The Nomad team is currently exploring how we can better support single-node Nomad deployments. These would be deployments that are running the Nomad agent as both a server and a client simultaneously.
We want to support this use-case for Nomad (with some clearly communicated caveats around HA and noisy neighbors), but we want to make sure to put the proper technical guard-rails in place when we do. This would allow for simpler and less expensive Nomad deployments for test/dev “clusters” or for very cost-conscious users in prod.
Does anybody have feedback on this sort of use? Has anybody run into issues specific to mixed-use Nomad agents? Are there any technical guardrails you would like to see to enable this?
Similarly, if anybody has run a small cluster of mixed agents (i.e. 3 nodes running both servers and clients) and has thoughts, we would be interested to hear feedback.
I have been running something like that (3 to 4 clients, all in server&client mode) for around 6 months. For personal use only, but I think I might go with Nomad as the next infrastructure solution for my cost-aware client (which wouldn’t benefit from Kubernetes and sill would like to benefit from the modern architecture approach).
Technically, I’m not a devops/sysops person, but the whole experience was pretty smooth so far. I ran into different problems related to CSI volumes, but in regards to running nodes in a multi-mode - I can’t say I ran into any issues so far. I have allocated some resources on each node only for Nomad to avoid running into weird problems (like processes suddenly OOMing) and have some systemd services in place for draining node upon shutdown/ensuring nomad reboots in case of a crash.
Aside that I keep everything really simple, rely on internal networking provided for hosting provider (so no proper isolation between services is happening, but I chose to accept that bargain) and unfortunately don’t have suggestions how to improve general experience as it was pretty great thus far overall :).
What I am worried a little bit tho is fragmentation around Nomad’s ecosystem (levant vs nomad-packs - both are kinda not production-grade ready) - but I mentioned that in another topic
Hey @rwojsznis appreciate the feedback and glad that mixed clients are going well for you. The processes you put in place seem like the right ones. If you haven’t already, I’d also set some reserved memory and cpu in the client blocks in the agent config - client Stanza - Agent Configuration | Nomad by HashiCorp (this might be what you were referring to though!)
Something small to note: If your combined agents are clustering together, I would avoid having 4 servers in a normal state. An even number of server nodes (outside of the case of a temporary failure) can make the raft cluster unhappy. If each client is isolated from the others though, then any number is fine :).

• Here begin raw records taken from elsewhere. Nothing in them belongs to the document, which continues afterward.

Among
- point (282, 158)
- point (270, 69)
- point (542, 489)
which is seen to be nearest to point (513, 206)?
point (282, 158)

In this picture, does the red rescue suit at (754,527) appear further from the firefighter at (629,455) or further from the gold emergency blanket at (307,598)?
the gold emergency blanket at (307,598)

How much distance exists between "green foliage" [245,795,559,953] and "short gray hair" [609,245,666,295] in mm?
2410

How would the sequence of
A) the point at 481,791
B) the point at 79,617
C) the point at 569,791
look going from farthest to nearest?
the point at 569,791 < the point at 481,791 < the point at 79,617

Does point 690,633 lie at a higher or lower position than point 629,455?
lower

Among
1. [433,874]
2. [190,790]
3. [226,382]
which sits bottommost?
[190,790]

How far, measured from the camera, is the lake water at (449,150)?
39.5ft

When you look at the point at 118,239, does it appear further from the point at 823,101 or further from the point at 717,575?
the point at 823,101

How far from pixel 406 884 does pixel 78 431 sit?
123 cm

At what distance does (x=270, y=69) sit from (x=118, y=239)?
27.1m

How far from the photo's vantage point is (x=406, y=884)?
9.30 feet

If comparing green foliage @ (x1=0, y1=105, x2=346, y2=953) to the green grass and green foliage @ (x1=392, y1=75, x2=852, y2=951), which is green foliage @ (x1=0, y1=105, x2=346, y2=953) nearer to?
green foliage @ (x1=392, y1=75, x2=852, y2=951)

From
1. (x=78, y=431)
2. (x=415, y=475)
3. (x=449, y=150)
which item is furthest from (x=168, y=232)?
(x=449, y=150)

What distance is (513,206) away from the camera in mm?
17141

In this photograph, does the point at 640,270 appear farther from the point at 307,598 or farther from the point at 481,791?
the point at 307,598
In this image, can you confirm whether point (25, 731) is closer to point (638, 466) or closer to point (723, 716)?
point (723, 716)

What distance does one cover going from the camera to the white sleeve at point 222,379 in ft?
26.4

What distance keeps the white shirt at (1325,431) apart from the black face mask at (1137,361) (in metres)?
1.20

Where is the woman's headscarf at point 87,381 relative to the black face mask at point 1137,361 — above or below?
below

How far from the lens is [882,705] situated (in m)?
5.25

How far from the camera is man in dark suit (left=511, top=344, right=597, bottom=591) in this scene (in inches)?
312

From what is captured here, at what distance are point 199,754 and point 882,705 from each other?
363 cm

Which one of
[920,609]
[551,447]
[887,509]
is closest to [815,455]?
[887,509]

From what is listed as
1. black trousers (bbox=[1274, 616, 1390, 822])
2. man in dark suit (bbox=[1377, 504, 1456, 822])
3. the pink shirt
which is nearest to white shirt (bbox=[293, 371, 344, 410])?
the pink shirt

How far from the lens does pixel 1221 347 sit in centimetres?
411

(Regarding Pack v Levant, you aren’t alone in feeling this way. I think I am partially to blame for this! We slow-rolled Pack out a bit too much just to make sure the interest was there before going all in on it. The interest from the community definitely is there, but we’ve got to close out 1.4 (which should be a great release!) on our end before really circling back to make it production-grade. So, acknowledged that we’re in a bit of a weird spot right now. It’s something we’re aware of and will fix, but it’ll take a little bit of time.)
Cloud native, but not K8s
In my case it’s part hobby project, part design study for edge deployment. In terms of cost, this is both dollar cost and resource consumption cost, my environment is:
2 Raspberry Pi 4
2 Raspberry Pi 3b
4 Raspberry pi zeros
7 Compute modules
wired network to all except pi-zeros
Dedicating Nomad and Consul to the 3+1 Pi3/4 wasn’t an option, so they have run in both server and agent for over a year. I have had some strange behaviour (agents losing their jobs, servers losing quorum, etc, but I think this is attributable to the test environment which has high temperature variation… so - I’m pinning it on hardware). Nomad itself handled failure very well in most cases – servers could die and come back, and agents on that node would recover their jobs and carry on happily.
The hard part, at least for me, was understanding what config goes where, from the documentation. Not that it is badly written, I would have benefitted from a clearer distinction between client and server configuration.
My environment is Vault + Consul + Nomad in that order all on the hardware above (the pi-zeros really come in handy as members of a vault cluster). Since Nomad now supports native service discovery, I’m thinking about experimenting with Consul to recover some resources, but in my experience it has worked really well.
In terms of guardrails, it would be nice for Nomad to be aware of what’s running underneath it. I often had jobs fail due to conflicting resource allocation requests which Nomad thought it was able to fulfill, but which where OOM killed when they came into conflcit with e.g. consul running on the same node.